◆ KUTIPAN DOKUMEN:
------

Terlebih bagi seorang muslim yang merindukan syafa’atnya,
ia pun selalu melantunkan shalawat dan salam tersebut setiap kali disebutkan
nama beliau Shallallahu 'alaihi wassalam. Karena memang shalawat kepada
beliau Shallallahu 'alaihi wassalam merupakan ibadah mulia yang diperintahkan
oleh Allah Ta'ala.
Allah Ta'ala berfirman :
إِنَّ اللَّهَ وَمَلاَئِكَتَهُ يُصَلُّونَ عَلَى النَّبِيِّ يَاأَيُّهَا
الَّذِينَ ءَامَنُوا صَلُّوا عَلَيْهِ وَسَلِّمُوا تَسْلِيمًا
(artinya): “Sesungguhnya Allah dan para malaikat-Nya bershalawat kepada Nabi.

------

◆ DAFTAR TUGAS:
- 1) Jawablah pertanyaan berikut berdasarkan teks tentang shalawat.
(a) Kapan seorang muslim yang merindukan syafa'at melantunkan shalawat dan salam?
(b) Shalawat kepada beliau Shallallahu 'alaihi wassalam disebut sebagai apa?
(c) Menurut arti ayat yang dikutip, siapa yang bershalawat kepada Nabi?
- 2) Tulis ulang bagian teks tentang shalawat yang dibuka dengan kata-kata "Terlebih bagi seorang" dan ditutup dengan "bershalawat kepada Nabi.". Dalam bagian itu, ganti "ibadah mulia" dengan "amalan mulia".
- 3) Teruskan teks tentang shalawat mulai dari kalimat terakhir yang tercantum.

------

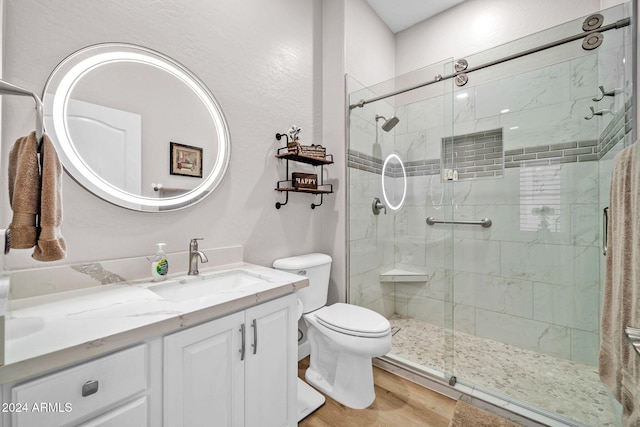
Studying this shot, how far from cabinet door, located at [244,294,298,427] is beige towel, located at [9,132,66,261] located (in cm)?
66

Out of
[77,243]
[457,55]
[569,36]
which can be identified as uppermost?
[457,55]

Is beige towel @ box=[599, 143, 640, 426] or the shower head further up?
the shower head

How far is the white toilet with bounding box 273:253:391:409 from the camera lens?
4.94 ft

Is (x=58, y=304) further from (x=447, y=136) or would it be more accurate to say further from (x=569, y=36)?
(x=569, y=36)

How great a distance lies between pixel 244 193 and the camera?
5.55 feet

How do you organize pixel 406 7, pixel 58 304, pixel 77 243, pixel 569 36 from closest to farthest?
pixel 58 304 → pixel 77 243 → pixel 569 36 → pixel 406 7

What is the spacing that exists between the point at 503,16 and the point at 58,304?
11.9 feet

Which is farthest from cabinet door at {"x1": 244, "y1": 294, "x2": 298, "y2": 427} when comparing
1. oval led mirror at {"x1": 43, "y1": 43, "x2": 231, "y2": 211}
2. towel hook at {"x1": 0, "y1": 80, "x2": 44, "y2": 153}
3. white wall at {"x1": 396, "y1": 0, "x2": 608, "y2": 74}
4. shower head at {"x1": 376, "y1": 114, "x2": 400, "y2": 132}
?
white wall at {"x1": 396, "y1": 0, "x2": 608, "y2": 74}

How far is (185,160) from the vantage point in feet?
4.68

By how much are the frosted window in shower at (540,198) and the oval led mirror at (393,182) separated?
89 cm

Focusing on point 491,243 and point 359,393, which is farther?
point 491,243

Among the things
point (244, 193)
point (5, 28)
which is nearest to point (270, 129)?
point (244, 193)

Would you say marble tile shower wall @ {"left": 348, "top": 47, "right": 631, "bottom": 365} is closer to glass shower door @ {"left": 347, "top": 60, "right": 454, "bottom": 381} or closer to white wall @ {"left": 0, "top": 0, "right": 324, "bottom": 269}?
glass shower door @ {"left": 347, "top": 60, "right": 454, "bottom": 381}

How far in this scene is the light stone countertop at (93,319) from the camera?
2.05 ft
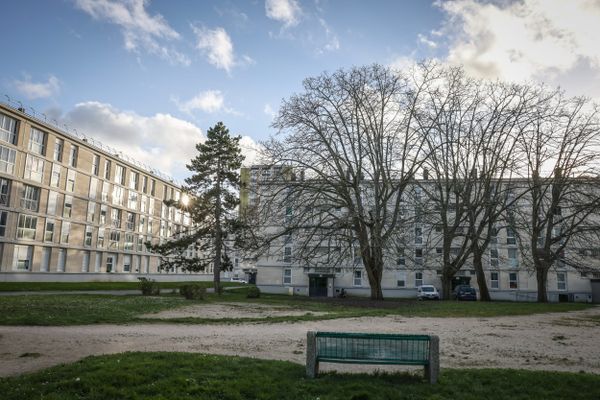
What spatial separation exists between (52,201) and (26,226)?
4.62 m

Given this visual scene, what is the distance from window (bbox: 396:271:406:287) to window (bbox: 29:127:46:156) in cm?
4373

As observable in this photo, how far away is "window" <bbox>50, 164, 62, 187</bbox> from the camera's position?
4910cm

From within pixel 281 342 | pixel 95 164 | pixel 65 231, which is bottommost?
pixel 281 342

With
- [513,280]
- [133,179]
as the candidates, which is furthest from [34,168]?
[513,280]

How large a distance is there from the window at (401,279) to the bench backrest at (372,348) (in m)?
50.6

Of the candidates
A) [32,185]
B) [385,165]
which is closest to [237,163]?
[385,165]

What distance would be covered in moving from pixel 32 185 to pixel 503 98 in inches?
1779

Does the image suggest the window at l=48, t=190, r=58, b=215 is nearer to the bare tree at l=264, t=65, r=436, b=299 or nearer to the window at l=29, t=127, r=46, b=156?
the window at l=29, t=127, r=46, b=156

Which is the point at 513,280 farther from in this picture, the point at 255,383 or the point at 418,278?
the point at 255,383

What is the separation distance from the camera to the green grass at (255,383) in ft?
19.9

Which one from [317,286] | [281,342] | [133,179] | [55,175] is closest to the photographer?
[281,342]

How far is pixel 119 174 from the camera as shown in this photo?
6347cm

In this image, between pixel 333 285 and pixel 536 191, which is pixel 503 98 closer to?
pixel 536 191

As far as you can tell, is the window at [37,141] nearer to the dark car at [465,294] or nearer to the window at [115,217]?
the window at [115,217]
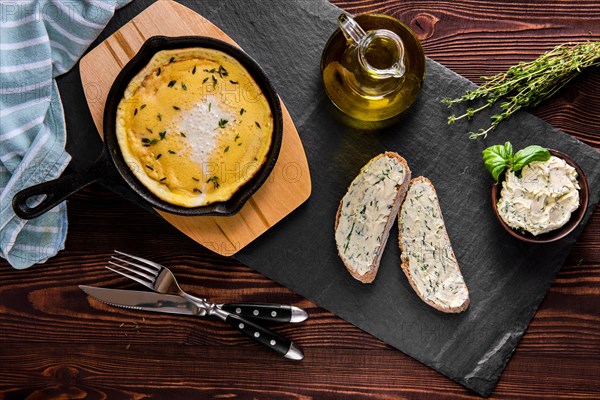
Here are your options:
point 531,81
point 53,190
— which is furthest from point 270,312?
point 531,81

------

◆ JAWABAN PER TUGAS:
- 1)
(a) Setiap kali disebutkan nama beliau Shallallahu 'alaihi wassalam.
(b) Ibadah mulia yang diperintahkan oleh Allah Ta'ala.
(c) Allah dan para malaikat-Nya.

- 2)
Terlebih bagi seorang muslim yang merindukan syafa’atnya,
ia pun selalu melantunkan shalawat dan salam tersebut setiap kali disebutkan
nama beliau Shallallahu 'alaihi wassalam. Karena memang shalawat kepada
beliau Shallallahu 'alaihi wassalam merupakan amalan mulia yang diperintahkan
oleh Allah Ta'ala.
Allah Ta'ala berfirman :
إِنَّ اللَّهَ وَمَلاَئِكَتَهُ يُصَلُّونَ عَلَى النَّبِيِّ يَاأَيُّهَا
الَّذِينَ ءَامَنُوا صَلُّوا عَلَيْهِ وَسَلِّمُوا تَسْلِيمًا
(artinya): “Sesungguhnya Allah dan para malaikat-Nya bershalawat kepada Nabi.

- 3)
Hai orang-orang yang beriman, bershalawatlah kalian kepada Nabi dan
ucapkanlah salam kepadanya”. (Al Ahzab: 56)
Rasulullah Shallallahu 'alaihi wassallam bersabda (artinya): “Barangsiapa
bershalawat kepadaku sekali saja, niscaya Allah akan membalasnya dengan
shalawat sepuluh kali lipat.” (H.R. Al Hakim dan Ibnu Sunni, dishahihkan oleh
Asy Syaikh Al Albani dalam Shahihul Jami’)
Demikianlah kedudukan shalawat Nabi Shallallahu 'alaihi wassalam dalam agama
Islam. Sehingga di dalam mengamalkannya pun haruslah dengan petunjuk Nabi
Muhammad Shallallahu 'alaihi wassalam.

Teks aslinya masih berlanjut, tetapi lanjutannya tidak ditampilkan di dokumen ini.